Polish film slanders Polish border guards for doing their job

Director Agnieszka Holland poses for photographers upon arrival for the premiere of the film "Green Border" during the 80th edition of the Venice Film Festival in Venice, Italy, on Tuesday, Sept. 5, 2023. (Photo by Vianney Le Caer/Invision/AP)
By Grzegorz Adamczyk
3 Min Read

The Polish film director, Agnieszka Holland, who has just taken her new film “Green Border” to the Venice Film Festival, is good at playing the role of persecuted artist because it opens doors at all progressive salons. The anti-Polish message of her film helps too.

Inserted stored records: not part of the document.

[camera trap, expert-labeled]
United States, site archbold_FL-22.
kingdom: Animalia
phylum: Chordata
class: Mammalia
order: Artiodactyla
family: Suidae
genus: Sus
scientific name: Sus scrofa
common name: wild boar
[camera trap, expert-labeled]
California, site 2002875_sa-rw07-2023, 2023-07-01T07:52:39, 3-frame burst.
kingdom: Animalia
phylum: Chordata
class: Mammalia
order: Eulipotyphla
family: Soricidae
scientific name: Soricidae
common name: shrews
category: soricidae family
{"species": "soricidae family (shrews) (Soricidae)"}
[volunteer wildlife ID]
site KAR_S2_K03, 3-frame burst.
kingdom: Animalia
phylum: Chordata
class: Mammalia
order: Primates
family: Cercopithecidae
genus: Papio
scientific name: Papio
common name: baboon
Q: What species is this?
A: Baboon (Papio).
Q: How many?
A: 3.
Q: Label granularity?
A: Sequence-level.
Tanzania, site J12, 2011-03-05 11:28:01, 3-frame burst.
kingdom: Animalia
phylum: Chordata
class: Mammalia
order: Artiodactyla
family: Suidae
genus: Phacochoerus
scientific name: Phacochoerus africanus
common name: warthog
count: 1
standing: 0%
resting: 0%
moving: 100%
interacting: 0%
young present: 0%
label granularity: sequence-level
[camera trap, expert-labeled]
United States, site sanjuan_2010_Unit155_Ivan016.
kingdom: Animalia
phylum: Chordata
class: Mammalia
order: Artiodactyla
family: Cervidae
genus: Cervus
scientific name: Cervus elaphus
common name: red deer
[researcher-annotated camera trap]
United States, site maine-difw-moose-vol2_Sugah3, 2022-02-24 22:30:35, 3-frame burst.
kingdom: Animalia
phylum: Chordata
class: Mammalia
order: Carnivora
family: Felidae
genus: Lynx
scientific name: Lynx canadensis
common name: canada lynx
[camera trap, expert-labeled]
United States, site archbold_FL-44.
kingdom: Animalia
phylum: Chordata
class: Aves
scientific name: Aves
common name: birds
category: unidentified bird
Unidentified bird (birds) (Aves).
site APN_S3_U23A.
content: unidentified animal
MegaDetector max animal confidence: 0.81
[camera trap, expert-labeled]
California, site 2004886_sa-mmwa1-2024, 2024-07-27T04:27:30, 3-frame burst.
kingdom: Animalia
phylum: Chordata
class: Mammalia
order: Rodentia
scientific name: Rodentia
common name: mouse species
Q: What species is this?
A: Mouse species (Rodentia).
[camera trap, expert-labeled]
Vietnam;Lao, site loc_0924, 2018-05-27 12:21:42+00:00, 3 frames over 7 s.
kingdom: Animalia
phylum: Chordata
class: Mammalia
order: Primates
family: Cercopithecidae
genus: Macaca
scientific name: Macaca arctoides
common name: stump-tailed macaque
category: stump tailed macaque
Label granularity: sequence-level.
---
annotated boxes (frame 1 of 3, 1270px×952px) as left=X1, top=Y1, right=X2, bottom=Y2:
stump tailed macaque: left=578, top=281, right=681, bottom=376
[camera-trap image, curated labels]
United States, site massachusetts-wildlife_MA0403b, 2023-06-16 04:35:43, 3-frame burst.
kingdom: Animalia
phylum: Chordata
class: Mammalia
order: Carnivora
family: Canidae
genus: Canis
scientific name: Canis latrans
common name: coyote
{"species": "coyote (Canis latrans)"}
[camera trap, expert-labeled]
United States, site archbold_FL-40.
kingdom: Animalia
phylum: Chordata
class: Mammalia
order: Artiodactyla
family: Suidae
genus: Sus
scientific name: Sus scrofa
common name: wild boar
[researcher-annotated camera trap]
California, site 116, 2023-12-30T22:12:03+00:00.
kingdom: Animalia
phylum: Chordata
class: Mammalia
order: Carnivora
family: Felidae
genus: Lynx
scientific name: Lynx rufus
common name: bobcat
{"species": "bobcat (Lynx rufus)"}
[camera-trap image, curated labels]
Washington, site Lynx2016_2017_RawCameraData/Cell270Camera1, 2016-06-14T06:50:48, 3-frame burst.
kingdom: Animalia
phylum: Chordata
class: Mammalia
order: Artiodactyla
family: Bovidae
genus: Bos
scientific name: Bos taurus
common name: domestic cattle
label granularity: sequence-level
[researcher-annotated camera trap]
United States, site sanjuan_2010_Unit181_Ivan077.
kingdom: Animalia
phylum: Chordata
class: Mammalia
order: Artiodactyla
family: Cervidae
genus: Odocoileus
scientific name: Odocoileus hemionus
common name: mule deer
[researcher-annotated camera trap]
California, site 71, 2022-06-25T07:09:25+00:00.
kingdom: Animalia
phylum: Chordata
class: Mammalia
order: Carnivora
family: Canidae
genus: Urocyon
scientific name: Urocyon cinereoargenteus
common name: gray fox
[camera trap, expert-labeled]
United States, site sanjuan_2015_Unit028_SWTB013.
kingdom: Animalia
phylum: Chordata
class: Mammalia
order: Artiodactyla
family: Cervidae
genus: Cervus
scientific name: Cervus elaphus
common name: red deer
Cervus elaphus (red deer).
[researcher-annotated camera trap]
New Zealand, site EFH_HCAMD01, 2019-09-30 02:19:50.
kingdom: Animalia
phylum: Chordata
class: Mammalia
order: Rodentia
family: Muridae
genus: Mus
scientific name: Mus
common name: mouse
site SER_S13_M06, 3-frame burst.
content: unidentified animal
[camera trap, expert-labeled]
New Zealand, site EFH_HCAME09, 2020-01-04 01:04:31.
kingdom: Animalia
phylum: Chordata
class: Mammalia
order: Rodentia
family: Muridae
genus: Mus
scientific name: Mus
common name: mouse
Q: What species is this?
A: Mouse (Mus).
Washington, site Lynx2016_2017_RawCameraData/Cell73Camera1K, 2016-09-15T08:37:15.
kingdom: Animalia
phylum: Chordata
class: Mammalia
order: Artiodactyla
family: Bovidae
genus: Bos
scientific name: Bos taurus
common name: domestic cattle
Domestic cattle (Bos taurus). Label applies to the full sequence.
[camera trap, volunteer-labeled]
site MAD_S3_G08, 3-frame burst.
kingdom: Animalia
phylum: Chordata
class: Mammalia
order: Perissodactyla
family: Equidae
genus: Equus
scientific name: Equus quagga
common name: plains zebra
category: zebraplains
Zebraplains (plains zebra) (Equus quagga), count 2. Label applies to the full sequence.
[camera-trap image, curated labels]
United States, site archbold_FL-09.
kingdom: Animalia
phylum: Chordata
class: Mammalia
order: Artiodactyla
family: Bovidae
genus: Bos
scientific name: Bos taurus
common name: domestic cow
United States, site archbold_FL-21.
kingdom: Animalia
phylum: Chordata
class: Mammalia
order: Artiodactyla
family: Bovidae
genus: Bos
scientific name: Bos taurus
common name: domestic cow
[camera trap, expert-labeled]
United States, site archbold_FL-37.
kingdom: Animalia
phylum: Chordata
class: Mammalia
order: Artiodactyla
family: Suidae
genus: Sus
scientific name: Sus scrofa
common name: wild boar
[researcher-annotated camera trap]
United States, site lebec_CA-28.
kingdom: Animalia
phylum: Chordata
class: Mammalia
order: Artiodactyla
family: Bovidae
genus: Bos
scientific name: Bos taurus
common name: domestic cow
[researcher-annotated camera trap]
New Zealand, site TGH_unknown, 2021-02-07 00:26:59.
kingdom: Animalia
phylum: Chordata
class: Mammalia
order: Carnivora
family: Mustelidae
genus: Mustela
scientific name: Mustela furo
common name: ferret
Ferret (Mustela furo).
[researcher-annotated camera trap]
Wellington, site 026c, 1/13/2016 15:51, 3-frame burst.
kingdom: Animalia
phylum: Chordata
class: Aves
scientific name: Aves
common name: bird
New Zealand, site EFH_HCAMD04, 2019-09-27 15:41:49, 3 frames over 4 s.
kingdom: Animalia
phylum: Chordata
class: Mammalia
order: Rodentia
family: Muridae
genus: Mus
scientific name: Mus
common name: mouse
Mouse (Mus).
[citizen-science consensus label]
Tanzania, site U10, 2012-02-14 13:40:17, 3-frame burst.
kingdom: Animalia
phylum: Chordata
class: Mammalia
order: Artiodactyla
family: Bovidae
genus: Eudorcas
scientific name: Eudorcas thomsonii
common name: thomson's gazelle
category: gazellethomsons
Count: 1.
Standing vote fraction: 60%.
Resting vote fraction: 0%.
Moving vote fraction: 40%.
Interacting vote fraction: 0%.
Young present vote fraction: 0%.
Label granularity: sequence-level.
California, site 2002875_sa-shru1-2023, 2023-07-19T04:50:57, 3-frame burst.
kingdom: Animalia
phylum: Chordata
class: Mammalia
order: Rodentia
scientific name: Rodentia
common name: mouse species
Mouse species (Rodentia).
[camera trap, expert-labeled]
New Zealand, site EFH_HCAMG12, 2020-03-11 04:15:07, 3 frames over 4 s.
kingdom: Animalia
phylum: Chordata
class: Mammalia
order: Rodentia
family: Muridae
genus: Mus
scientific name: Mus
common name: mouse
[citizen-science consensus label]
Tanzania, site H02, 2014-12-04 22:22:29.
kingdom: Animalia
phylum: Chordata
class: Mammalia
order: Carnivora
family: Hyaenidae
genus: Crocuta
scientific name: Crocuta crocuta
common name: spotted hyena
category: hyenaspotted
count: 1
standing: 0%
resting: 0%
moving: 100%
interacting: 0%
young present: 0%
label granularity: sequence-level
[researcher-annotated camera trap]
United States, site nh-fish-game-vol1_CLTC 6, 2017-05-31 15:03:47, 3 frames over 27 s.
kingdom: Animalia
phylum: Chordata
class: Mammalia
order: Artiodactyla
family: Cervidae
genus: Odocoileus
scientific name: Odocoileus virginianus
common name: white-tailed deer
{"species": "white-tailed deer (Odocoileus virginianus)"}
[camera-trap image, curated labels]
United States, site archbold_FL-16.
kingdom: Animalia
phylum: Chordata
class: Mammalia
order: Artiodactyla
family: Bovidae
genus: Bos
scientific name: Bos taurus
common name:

At the same time, she objects to anyone taking issue with her or her work. While being prepared to accuse Polish border guards of being criminals, she threatens to sue Justice Minister Zbigniew Ziobro for his criticism of her. 

Her film was controversial right from the outset. This is because its message fits into the Russian narrative by attacking Poland for defending its borders and the inhabitants of the border areas for supposed racism. The film has been made at a time when the international community has recognized that Belarus has deliberately weaponized migrants in order to weaken Europe and cause chaos for the benefit of Russia. 

Russia’s efforts are a provocation that was meant to spark a reaction inside Poland, and Agnieszka Holland has taken the bait. She should not be surprised by the criticism she has now attracted in Poland. 

She has never hidden her hostility towards the right and the present government. She has compared migrants coming into Poland with the plight of the Jews during the Second World War and called border guards “criminals in uniform.” Repeatedly, she has asserted that there is no freedom in Poland. The picture she paints of Poles in her film is one of cowardly informers and people whose xenophobia is essentially a form of paranoia. 

This is why there is outrage at the way she is manipulating what Lukashenko’s operation is about. Justice Minister Zbigniew Ziobro compared her film to the Third Reich’s propaganda films, which portrayed Poles as murderers and criminals. 

That in turn offended Holland who, despite stripping border guards of their dignity with her film, took Ziobro’s words as slander and demanded an apology and over €10,000 to be paid to charity. 

Her tales of artists being persecuted in Poland are becoming tiresome. There is no persecution of artists in Poland. They are free to say what they like and use that freedom extensively. Criticism of Holland’s film is simply a statement of protest against lies and manipulation.